Do this: Reproduce verbatim the lines of the records from the line containing "Given the ceiling" through the last line of the records, including both of these lines.

Entries provided:
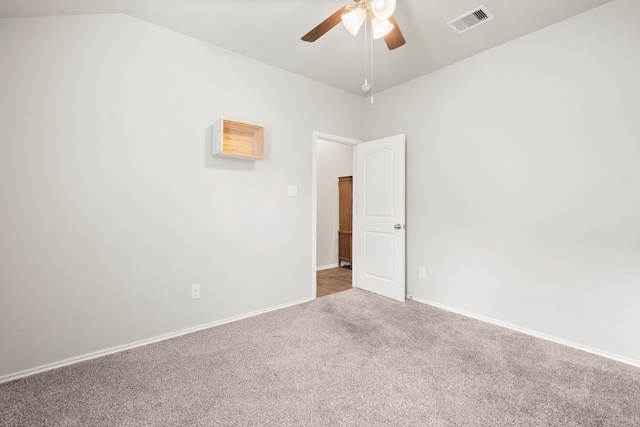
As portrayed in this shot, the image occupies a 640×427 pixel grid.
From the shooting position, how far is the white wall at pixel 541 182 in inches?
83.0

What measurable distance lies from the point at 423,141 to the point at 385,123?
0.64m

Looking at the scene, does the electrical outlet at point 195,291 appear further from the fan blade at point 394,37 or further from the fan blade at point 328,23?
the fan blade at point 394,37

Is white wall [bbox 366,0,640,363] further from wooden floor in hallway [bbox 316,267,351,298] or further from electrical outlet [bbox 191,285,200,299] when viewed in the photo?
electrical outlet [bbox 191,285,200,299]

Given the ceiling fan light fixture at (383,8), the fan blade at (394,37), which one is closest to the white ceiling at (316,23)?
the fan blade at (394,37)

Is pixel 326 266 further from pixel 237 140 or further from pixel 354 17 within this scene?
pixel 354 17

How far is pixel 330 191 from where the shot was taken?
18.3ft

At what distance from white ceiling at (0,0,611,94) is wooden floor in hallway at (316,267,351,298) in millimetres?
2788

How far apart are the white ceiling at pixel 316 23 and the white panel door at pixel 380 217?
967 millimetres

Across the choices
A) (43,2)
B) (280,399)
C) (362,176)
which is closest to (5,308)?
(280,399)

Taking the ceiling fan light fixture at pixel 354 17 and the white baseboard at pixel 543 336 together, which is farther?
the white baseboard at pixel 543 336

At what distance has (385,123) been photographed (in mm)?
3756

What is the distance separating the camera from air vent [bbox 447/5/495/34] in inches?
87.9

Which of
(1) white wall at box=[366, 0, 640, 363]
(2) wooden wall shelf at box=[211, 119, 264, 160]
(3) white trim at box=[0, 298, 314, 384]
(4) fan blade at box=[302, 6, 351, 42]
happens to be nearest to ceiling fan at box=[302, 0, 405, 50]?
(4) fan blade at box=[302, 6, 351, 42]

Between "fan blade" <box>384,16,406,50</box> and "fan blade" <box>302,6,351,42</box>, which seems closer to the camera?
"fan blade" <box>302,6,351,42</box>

Exercise answer:
Given the ceiling fan light fixture at (383,8), the fan blade at (394,37), which one is closest to the white ceiling at (316,23)?
the fan blade at (394,37)

Is pixel 326 266 further from pixel 237 140 or further from pixel 354 17 within this scene?
pixel 354 17

How far is pixel 330 191 from where the shot was taken?
18.3ft

At what distance from white ceiling at (0,0,611,94) is wooden floor in hallway at (316,267,351,298) in millimetres?
2788

How far apart are the white ceiling at pixel 316 23 and the white panel door at pixel 380 217?
967 millimetres

Across the choices
A) (43,2)
B) (280,399)
C) (362,176)
which is closest to (5,308)?
(280,399)

Taking the ceiling fan light fixture at pixel 354 17 and the white baseboard at pixel 543 336 together, which is farther?
the white baseboard at pixel 543 336

At what distance has (385,123) been photographed (in mm)?
3756

What is the distance separating the camera from air vent [bbox 447/5/495/34] in inches?
87.9

Which of
(1) white wall at box=[366, 0, 640, 363]
(2) wooden wall shelf at box=[211, 119, 264, 160]
(3) white trim at box=[0, 298, 314, 384]
(4) fan blade at box=[302, 6, 351, 42]
happens to be nearest to ceiling fan at box=[302, 0, 405, 50]?
(4) fan blade at box=[302, 6, 351, 42]

Between "fan blade" <box>384,16,406,50</box> and "fan blade" <box>302,6,351,42</box>, which seems closer to the camera?
"fan blade" <box>302,6,351,42</box>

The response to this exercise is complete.